A Reforma Trabalhista, realmente, trouxe prejuízos para os empregados em alguns pontos, principalmente quando você compara com a legislação anterior. Algumas proteções poderiam ser consideradas exageradas, enquanto outras que deveriam ser mantidas foram retiradas.

Ao menos o Supremo Tribunal Federal acertou ao, por exemplo, decidir que trabalhadoras gestantes não podem atuar em local insalubre e que trabalhadores com menor renda não pagam os custos de ações perdidas e nem os honorários de advogados. Aos poucos vai se chegando a algum lugar, tanto que candidatos [à presidência] que falavam em revogá-la, hoje, já voltaram atrás.

Dois anos de pandemia

RH Pra Você: À Reforma, então, não cabe esse papel de “vilã” que muitos a atribuem?

Zainaghi: A cabeça pensa de acordo com onde os pés pisam. Um advogado empresarial dirá que a Reforma é maravilhosa. Outro que só advoga para empregados dirá o contrário. Advogo para os dois lados e, com experiência de mais de 40 anos em advocacia trabalhista, digo: o empregado só move ação se o empregador não cumprir os direitos. Começa por aí. A Reforma é a grande vilã para uns, a grande solução para outros, mas ela não é nem uma coisa nem outra.

O ponto é que as pessoas jogam no Direito do Trabalho um problema que não é ele que causa: a falta de emprego. Em muitos casos, quando o negócio vai bem, o empregador paga até mais do que é devido. Ele se entusiasma para oferecer bônus e premiações. E o empregado não é um inimigo da empresa, ele não vai para o trabalho disposto a desempenhar um mau papel. Ele sabe que se o negócio for mal, ele será prejudicado. Já passou da hora de capital e trabalho se unirem, mas como isso não acontece, problemas ocorrem.

Quando se pensa que alguns tópicos precisam ser modernizados para que o empregado seja protegido, fala-se como se o desejo fosse o de prejudicá-lo. E não é isso. Existem circunstâncias hoje que são anacrônicas.

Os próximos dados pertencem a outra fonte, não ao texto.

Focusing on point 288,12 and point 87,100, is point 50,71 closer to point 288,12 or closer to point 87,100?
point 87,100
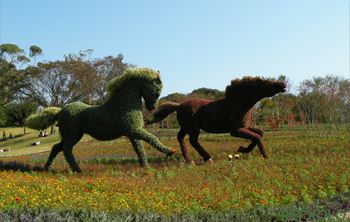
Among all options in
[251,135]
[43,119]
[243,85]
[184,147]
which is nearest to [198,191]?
[251,135]

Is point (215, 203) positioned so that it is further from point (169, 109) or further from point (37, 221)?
point (169, 109)

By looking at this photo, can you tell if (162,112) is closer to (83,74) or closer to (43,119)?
(43,119)

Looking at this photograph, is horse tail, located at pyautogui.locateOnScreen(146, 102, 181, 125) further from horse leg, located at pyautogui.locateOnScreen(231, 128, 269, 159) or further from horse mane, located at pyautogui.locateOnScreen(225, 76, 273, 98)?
horse leg, located at pyautogui.locateOnScreen(231, 128, 269, 159)

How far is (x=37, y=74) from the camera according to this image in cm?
3162

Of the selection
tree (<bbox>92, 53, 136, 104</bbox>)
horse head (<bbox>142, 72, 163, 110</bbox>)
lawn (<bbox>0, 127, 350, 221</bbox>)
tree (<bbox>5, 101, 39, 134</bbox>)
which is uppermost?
tree (<bbox>92, 53, 136, 104</bbox>)

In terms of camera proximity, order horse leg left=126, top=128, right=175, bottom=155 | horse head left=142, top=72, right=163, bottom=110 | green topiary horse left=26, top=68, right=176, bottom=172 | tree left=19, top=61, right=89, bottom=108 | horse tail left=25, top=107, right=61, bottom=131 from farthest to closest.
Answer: tree left=19, top=61, right=89, bottom=108 < horse tail left=25, top=107, right=61, bottom=131 < horse head left=142, top=72, right=163, bottom=110 < green topiary horse left=26, top=68, right=176, bottom=172 < horse leg left=126, top=128, right=175, bottom=155

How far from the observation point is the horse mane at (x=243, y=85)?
8461 millimetres

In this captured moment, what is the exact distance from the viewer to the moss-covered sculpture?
27.8ft

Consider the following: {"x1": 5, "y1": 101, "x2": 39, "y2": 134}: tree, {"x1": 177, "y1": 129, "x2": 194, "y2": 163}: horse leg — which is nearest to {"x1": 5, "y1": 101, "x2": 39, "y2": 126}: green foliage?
{"x1": 5, "y1": 101, "x2": 39, "y2": 134}: tree

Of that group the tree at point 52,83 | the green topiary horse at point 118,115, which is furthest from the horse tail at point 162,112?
the tree at point 52,83

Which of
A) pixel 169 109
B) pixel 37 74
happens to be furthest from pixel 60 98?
pixel 169 109

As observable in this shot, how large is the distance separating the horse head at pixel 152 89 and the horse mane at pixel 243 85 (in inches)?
105

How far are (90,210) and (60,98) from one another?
32.4 m

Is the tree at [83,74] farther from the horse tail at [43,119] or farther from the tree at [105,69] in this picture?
the horse tail at [43,119]
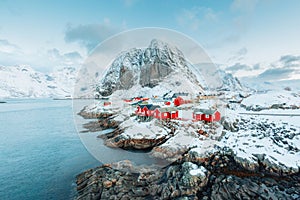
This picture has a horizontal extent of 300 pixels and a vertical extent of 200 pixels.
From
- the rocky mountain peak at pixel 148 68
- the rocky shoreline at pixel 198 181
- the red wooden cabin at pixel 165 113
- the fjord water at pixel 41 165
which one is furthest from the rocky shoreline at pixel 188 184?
the rocky mountain peak at pixel 148 68

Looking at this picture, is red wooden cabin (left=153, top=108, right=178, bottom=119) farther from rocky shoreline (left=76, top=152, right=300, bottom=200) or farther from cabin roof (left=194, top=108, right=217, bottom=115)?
rocky shoreline (left=76, top=152, right=300, bottom=200)

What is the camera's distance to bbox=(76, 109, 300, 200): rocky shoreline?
8297mm

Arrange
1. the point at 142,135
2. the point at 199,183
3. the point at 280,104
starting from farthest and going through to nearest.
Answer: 1. the point at 280,104
2. the point at 142,135
3. the point at 199,183

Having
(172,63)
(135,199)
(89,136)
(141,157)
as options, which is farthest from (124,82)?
(135,199)

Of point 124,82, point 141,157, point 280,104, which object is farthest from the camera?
point 124,82

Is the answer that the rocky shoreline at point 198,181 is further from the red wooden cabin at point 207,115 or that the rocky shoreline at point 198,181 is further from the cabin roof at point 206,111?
the cabin roof at point 206,111

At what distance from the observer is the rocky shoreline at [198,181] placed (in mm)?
8297

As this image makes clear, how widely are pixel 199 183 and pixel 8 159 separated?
61.4 ft

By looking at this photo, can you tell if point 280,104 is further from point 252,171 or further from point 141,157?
point 141,157

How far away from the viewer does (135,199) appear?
321 inches

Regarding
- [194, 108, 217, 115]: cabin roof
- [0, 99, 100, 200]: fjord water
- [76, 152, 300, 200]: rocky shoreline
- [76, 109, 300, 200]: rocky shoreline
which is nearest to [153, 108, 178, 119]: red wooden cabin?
[194, 108, 217, 115]: cabin roof

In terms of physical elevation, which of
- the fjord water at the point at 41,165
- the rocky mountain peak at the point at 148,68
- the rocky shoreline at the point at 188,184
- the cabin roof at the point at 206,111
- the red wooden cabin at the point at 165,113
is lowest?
the fjord water at the point at 41,165

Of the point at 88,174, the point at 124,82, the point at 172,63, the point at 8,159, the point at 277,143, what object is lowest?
the point at 8,159

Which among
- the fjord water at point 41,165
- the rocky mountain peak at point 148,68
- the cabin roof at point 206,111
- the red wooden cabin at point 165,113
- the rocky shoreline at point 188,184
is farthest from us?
the rocky mountain peak at point 148,68
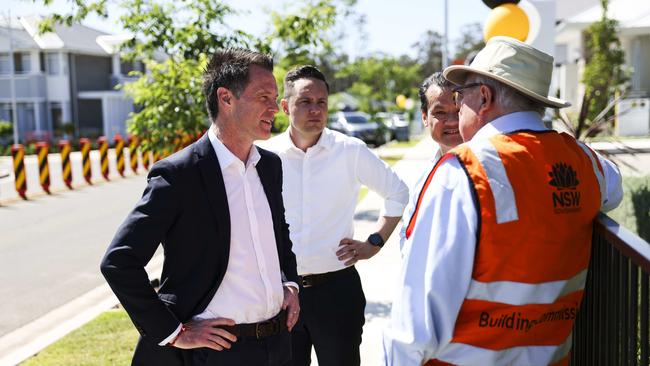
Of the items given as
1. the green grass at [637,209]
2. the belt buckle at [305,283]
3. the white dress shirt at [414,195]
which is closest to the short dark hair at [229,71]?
the white dress shirt at [414,195]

A atual fase da Revolução Industrial “destrói” muitos empregos e não cria o mesmo número.

Há supermercados nos quais você pesa seus produtos e usa as máquinas para passar e pagar suas compras. Tudo por conta própria. Há quem olhe e ache incrível e quem veja ao redor e se preocupe por ter menos pessoas nos caixas. No começo do século XX, na 2ª Revolução Industrial, os trabalhadores quebravam as máquinas para que eles fossem contratados no lugar. Não adiantou. A solução para isso é buscar capacitação e estudo.

RH Pra Você: Em quais outros pontos o relatório traz pontos pertinentes e/ou exagerados?

Zainaghi: O relatório se equivoca ao dizer que o Brasil é um país que não respeita o direito de greve. Por aqui, a greve é extremamente respeitada e protegida. Vou dar um exemplo de um caso. Professores de uma universidade entraram em greve e o reitor optou por contratar novos, mesmo aconselhado a não fazer. A justiça, então, decidiu pela reintegração dos grevistas e ele não poderia demitir os recém contratados. O problema se tornou enorme.

O estudo é verdadeiro, porém, ao falar sobre unicidade sindical. O Brasil não assinou a Convenção de 1987 da OIT (que trata sobre liberdade sindical e o direito da sindicalização) porque os sindicatos dos trabalhadores querem manter a unicidade sindical (quando um sindicato representa toda uma categoria). Particularmente, entendo que a pluralidade seria melhor, pois o trabalhador ingressaria em sindicatos com pessoas e propostas que mais lhe agradassem.

O autoritarismo de manter um único sindicato faz com que muitos trabalhadores se tornem não simpáticos ao sindicalismo. Os empregados, ao saberem que não são obrigados a pagar a contribuição sindical, não querem pagá-las.